Match the word "list". Return each line of the data below where it appears.

---+---

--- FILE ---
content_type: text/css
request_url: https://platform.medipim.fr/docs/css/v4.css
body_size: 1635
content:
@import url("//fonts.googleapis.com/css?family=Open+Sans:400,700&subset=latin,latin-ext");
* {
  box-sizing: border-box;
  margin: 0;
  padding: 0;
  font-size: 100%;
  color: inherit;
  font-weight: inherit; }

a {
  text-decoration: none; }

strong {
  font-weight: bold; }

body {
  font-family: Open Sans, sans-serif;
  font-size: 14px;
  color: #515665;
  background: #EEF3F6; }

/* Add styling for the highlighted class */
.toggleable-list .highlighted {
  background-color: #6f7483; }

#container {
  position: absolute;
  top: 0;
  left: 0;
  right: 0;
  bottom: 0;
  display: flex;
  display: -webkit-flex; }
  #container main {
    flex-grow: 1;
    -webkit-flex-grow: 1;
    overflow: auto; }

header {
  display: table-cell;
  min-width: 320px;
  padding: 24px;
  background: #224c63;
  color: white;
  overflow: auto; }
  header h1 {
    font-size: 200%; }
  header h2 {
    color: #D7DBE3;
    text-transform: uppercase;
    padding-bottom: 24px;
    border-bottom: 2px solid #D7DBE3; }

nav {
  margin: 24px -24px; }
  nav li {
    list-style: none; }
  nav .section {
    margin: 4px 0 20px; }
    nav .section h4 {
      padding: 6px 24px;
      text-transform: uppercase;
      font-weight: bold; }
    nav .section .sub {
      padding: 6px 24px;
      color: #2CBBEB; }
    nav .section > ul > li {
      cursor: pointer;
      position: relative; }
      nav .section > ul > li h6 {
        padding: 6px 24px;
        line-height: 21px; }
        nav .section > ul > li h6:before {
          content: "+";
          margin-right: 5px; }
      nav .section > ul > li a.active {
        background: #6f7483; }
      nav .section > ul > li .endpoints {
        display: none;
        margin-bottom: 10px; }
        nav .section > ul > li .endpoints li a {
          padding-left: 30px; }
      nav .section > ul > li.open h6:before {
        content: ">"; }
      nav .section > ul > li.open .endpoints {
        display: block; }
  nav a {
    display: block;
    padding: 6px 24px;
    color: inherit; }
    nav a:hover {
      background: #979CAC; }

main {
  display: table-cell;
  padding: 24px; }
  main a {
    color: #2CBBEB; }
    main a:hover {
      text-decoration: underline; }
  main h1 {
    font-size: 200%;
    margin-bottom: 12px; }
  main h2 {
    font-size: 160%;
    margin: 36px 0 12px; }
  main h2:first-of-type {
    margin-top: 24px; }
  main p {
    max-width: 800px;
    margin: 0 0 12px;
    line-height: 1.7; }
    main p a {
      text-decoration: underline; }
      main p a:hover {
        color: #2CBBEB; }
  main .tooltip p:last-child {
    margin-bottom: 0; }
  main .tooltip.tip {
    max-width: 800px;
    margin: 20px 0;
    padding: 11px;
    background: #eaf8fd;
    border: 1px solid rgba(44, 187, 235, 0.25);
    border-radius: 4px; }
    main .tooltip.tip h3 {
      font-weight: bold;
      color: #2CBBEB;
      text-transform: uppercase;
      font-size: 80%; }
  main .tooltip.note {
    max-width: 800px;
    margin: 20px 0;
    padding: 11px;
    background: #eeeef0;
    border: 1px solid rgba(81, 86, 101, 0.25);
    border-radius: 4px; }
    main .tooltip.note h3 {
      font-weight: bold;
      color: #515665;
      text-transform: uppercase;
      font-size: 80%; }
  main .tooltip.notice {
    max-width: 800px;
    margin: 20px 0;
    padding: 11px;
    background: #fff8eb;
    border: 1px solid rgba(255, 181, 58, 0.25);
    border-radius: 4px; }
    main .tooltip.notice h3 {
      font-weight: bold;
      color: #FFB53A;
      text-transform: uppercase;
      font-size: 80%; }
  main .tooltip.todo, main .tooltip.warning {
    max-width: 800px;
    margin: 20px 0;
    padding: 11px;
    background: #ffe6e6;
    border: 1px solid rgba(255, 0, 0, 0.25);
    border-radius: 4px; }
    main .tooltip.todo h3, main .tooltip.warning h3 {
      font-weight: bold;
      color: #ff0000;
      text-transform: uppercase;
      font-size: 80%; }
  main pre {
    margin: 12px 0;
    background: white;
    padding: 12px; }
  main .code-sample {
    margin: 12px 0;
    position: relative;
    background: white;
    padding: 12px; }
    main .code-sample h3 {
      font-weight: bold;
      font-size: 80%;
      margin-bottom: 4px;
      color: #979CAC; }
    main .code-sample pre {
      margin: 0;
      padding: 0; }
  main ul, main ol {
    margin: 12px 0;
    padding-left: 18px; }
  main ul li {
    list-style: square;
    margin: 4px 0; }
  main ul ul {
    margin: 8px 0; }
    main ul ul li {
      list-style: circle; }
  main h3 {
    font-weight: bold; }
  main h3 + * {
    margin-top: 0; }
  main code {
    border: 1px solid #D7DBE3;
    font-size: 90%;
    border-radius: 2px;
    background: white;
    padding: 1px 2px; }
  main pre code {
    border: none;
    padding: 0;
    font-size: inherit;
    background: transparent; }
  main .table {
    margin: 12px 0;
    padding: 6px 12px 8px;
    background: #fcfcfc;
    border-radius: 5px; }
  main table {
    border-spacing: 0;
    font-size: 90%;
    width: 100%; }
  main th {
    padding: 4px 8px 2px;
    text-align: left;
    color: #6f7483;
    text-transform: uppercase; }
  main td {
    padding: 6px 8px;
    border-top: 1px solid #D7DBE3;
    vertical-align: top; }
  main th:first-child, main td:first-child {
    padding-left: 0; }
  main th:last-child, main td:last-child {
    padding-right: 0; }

---+---

# Exercise response
.toggleable-list .highlighted {
    list-style: none; }
    list-style: square;
      list-style: circle; }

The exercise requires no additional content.